Consider a closed system consisting of $N$ point particles, whose Lagrangian is given in the standard way, by the total kinetic energy minus the potential energy: $\mathcal{L}(\dot{q},q):= T(\dot{q}) - U(q)$.

This definition of the Lagrangian is invariant under some symmetries but not others. For example, it is preserved under spatial translations, but a Galillean boost -- in which the velocity of every particle is uniformly shifted -- does not preserve the Lagrangian because it doesn't preserve kinetic energy. A single particle moving under no external forces can have any kinetic energy greater or equal to 0.

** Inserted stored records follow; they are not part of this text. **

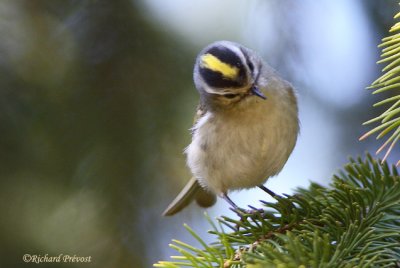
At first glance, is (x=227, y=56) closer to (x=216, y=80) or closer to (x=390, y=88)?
(x=216, y=80)

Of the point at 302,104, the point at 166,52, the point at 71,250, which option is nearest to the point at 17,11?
the point at 166,52

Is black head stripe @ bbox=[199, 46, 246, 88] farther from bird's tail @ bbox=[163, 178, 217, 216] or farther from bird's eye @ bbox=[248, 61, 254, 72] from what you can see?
bird's tail @ bbox=[163, 178, 217, 216]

My question is: Is it possible to formulate the principle of least action and the Euler-Lagrange equations using quantities that are invariant under boosts? For example, suppose I were to define the invariant kinetic energy, $T^*$, as the kinetic energy in the center of momentum frame (or the total kinetic energy minus the velocity of the center of mass times the total mass), and introduce a Lagrangian $\mathcal{L^*}= T^* - U$. What's wrong with the principle that legitimate motions minimize $\int \mathcal{L}^*$?

Answer 1

It sounds like you are interested in symplectic reduction procedures. On of these methods is that of Routh's procedure to eliminate cyclic variables using a Legendre transform to a reduced-variable Hamiltonian called a Routhian.

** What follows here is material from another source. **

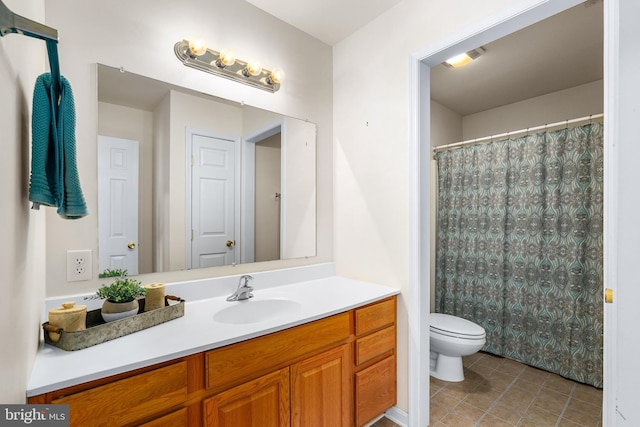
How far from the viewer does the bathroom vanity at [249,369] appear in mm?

Forming a variational approach may be difficult for some reduction procedures, however we can view conserved quantities as constraints on the system. In this way we can use the Dirac procedure for constrained Hamiltonians. This leads to a modified Poisson bracket called the Dirac bracket which describes the allowed region of phase space a system is allowed in.

Answer 2

While neither the Lagrangian $\mathcal{L}$ nor the action $S$ are invariant under boosts of the form $$\dot{q}(t) \to \dot{q}(t) + v, \quad v \in \mathbb{R},$$ the Euler-Lagrange equations are. The dynamics of the systems are unchanged for any transformation that preserves $\delta S = 0$, i.e. a transformation of the form $$ \mathcal{L}(q, \dot{q}, t) \to \mathcal{L}(q, \dot{q}, t) + \frac{d}{dt}f(q,t). $$ Notice that the boost in question merely adds to a total derivative to the standard Lagrangian $\mathcal{L} = T - V$, where:

$$ \mathcal{L}(q, \dot{q}, t) \to \mathcal{L}(q, \dot{q}, t) + \frac{d}{dt} \big( \frac{1}{2}mv^2 t + mvq \big). $$

Answer 3

Yes, it is, but it is not easy to know the invariant quantities beforehand, so the usual way to use it is to write down the Lagrangian in terms of any (non-necessarily invariant) quantities, and then use the principle of least action to find the invariant quantities, Nother currents, etc.